The water-based coating composition of the present invention can form a coating film having excellent anticorrosion properties without containing heavy metals. Particularly, a coated steel sheet obtained by coating the water-based coating composition of the present invention on an aluminum-based plated steel sheet Shows extremely good corrosion resistance even in the general part and the edge part, and also has good water adhesion resistance. Therefore, it is possible to replace a turnsheet coated plate containing harmful lead with an aluminum-plated steel plate coated plate by using the aqueous coating composition of the present invention, which is advantageous from the viewpoint of global environmental protection.

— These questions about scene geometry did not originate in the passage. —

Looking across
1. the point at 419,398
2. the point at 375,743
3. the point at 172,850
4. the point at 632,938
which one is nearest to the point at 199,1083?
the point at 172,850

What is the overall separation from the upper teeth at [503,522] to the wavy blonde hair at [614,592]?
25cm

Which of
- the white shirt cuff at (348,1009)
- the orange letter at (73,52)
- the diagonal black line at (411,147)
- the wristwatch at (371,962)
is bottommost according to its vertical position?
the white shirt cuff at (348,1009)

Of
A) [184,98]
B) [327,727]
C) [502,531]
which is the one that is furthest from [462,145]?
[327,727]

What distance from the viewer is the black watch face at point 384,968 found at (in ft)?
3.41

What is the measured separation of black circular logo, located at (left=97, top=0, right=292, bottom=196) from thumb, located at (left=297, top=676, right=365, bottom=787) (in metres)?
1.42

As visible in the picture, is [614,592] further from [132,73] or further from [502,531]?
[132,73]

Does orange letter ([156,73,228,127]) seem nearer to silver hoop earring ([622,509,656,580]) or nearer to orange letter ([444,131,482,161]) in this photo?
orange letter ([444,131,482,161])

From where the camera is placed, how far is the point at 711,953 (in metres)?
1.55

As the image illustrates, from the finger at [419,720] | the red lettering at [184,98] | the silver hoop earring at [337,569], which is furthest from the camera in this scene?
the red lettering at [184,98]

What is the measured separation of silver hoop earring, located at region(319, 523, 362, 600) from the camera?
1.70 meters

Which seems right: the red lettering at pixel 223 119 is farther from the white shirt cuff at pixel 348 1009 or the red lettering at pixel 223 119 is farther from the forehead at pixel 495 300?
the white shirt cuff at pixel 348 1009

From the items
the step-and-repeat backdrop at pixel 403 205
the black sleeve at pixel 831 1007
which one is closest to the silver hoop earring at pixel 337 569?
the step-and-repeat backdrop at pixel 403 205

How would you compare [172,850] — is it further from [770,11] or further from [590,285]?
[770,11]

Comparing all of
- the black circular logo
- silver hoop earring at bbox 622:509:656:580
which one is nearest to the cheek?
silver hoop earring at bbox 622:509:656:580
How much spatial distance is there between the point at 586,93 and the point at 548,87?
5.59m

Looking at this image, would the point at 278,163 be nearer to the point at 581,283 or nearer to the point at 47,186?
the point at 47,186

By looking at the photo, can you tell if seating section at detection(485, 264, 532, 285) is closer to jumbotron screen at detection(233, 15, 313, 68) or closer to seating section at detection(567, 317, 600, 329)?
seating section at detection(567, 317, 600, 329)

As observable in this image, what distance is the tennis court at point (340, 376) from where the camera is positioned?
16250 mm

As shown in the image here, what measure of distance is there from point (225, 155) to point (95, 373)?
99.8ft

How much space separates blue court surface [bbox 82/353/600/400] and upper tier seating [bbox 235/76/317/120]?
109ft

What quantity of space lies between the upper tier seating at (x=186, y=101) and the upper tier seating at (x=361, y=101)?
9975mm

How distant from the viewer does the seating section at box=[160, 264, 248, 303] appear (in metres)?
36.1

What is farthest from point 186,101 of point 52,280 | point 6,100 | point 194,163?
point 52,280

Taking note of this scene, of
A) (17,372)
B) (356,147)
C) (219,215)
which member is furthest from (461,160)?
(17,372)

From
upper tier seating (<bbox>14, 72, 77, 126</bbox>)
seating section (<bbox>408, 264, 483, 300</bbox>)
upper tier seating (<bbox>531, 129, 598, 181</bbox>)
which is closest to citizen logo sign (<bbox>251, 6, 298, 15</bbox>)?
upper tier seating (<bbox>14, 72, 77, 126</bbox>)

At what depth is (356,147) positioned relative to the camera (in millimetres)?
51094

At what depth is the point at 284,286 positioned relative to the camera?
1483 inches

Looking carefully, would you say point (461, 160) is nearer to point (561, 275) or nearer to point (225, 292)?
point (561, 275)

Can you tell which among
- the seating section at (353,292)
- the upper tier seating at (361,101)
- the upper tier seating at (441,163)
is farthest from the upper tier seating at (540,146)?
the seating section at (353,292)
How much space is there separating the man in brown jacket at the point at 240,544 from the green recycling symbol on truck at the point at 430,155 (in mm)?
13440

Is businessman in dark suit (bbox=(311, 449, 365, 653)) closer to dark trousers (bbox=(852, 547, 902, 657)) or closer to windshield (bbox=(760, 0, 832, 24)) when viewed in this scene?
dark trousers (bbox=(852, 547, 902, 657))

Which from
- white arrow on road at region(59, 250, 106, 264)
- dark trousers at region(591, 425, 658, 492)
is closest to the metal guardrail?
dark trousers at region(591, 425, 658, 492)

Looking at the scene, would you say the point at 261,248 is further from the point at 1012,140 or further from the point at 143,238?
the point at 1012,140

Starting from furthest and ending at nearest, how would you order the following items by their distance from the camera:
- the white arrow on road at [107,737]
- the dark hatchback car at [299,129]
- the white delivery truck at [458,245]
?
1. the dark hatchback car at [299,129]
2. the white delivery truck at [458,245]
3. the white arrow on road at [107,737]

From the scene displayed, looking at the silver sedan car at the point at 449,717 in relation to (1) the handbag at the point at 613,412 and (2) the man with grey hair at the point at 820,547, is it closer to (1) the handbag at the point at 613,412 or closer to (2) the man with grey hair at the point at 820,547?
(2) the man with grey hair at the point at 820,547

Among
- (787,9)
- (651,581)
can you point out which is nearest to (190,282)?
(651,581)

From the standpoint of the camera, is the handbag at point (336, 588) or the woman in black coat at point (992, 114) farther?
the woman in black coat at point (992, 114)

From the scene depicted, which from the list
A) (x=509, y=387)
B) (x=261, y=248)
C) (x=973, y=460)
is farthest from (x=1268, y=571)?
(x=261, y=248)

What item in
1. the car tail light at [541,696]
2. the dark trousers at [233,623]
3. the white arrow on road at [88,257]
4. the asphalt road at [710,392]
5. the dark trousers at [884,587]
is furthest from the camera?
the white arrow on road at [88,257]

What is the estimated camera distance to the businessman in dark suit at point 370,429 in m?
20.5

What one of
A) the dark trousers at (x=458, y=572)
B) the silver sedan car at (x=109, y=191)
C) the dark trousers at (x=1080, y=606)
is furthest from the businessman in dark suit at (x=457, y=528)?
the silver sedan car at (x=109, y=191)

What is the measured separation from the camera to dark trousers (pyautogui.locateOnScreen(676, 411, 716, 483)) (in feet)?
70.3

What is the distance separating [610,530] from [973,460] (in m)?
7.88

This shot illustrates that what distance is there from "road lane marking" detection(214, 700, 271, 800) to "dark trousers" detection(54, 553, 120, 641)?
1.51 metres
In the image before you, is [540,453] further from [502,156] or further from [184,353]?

──────────────────────────────────────────────────続 き Continued on the front page (51) Int. Cl. ⁷ Identification symbol FI Theme coat ゛ (Reference) C09D 161/28 C09D 167/00 167/00 167/08 167/08 167/08 C23C 28/00 C C23C 28/00 B60K 15/02 Z (72) Inventor Shoji Ogihara 1 Toyota Town, Toyota City, Aichi Prefecture Toyota Motor Corporation (72) Inventor Hideki Hara 1 Toyota Town Toyota City, Aichi Prefecture Toyota Motor Corporation (72) Invention The person in charge Ito Takeshi 2-1-1 Taoyuan, Ikeda-shi, Osaka Daihatsu Industry Co., Ltd. (72) Inventor Akira Tanahashi 2-1-1 Taoyuan, Ikeda-shi, Osaka Daihatsu Industry Co., Ltd. (72) The inventor Shiiba Satomi 4-17-1, Higashi-Hachiman, Hiratsuka-shi, Kanagawa Pref. Kansai Paint Co., Ltd. (72) Inventor Kazuto Yamamoto 4-171-1, Higashi-Hachiman, Hiratsuka-shi, Kanagawa Kansai-pe Into Co., Ltd. (72) Inventor Yoshitaka Kato 4-171-1, Higashi-Hachiman, Hiratsuka-shi, Kanagawa F Kansai Paint Co., Ltd. F-term (reference) 3D038 CA06 CB01 4D075 CA33 DA23 DB02 DB07 DC13 EB36 EC01 EC15 4J038 DA162 DB371 DD001 DD121 DD231 HA416 JB35 KA05 KA08 KA14 MA08 MA10 MA14 NA03 PA07 PB06 PB07 PB09 PC02 4K044 AA02 BA10 BA15 BA17 BA21 BB04 BC02 BC04 CA11 CA16 CA53

Claims (6)

[Claims] (A) at least one aqueous resin selected from the group consisting of an aqueous alkyd resin and an aqueous epoxy ester resin;
A total of 100 parts by weight of 0 to 95 parts by weight and (B) 5 to 50 parts by weight of the aqueous melamine resin was modified with 0.3 to 15 parts by weight of (C) a triazole compound and (D) a calcium compound. An aqueous coating composition comprising 5 to 50 parts by weight of a phosphate or phosphite rust preventive pigment. 2. The aqueous coating composition according to claim 1, wherein the molecular weight between crosslinks of the cured coating film obtained from the coating composition is in the range of 500 to 2,000. 3. The aqueous coating composition according to claim 1, wherein the aqueous resin (A) is a mixture of a water-soluble alkyd resin and a water-dispersible epoxy ester resin. 4. A coated article having a coating formed by coating and curing the aqueous coating composition according to claim 1 on a metal substrate. 5. The coated article according to claim 4, wherein the metal substrate is an aluminum-plated steel sheet or an aluminum alloy-plated steel sheet which may be subjected to a chemical conversion treatment and / or an organic coating treatment. 6. The coated article according to claim 4, wherein the metal base is processed into an automobile gasoline tank.